With a modern Cloud Native system, we can gain critical insights into our product and our users. By leveraging deployment techniques, such as A/B testing, feature flags, and advanced metrics through distributed tracing and observability platforms, we can learn a lot. Running experiments becomes cheap and easy. These insights should also be regularly fed back to the business to potentially adjust the direction.
Having a solid tech strategy is important for every company. It can be the differentiating factor in an extremely competitive market.
Building a good tech strategy is hard work. It requires making difficult decisions, and trade-offs. It can be very tempting to simply look at what others have done successfully and copy from that. While it’s important to draw lessons from what others have done, you will not find another organisation with the same challenges, history, goals, and constraints as yours.

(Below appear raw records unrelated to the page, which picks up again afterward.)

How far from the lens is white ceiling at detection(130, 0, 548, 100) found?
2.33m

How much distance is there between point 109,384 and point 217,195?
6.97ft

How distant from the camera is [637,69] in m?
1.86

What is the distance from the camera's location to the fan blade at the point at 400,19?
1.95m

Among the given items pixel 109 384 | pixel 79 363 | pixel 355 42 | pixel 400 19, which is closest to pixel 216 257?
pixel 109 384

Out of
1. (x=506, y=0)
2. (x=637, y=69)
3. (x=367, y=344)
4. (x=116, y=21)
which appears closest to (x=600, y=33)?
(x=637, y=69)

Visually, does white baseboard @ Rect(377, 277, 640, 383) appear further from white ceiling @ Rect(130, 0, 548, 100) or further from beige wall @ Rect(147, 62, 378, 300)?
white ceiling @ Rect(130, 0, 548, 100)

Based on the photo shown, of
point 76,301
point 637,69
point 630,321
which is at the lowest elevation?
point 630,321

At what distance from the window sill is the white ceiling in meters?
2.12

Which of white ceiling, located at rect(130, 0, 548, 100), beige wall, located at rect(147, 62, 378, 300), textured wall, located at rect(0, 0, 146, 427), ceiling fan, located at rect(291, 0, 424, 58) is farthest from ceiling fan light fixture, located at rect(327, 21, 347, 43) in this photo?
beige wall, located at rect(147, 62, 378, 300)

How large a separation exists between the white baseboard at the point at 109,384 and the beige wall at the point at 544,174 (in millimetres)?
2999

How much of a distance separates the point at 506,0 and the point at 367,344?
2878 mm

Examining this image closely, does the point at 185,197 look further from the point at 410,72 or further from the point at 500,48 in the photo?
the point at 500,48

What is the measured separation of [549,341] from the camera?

A tech strategy is much more than the technologies being used. A strategy must start with the specific challenges you are facing. What are the problems you are trying to solve? Once you have that defined, you can move on to identifying your guiding policy, and the specific actions you will take in the short term. Your organisational culture also plays a crucial role, as IBM’s Holly Cummins argued previously in a WTF Is Cloud Native? blog post.
There are many pitfalls in putting together a tech strategy. But if you stick to the key components, align with your business goals, and allow for flexibility, you have a good chance of coming out ahead.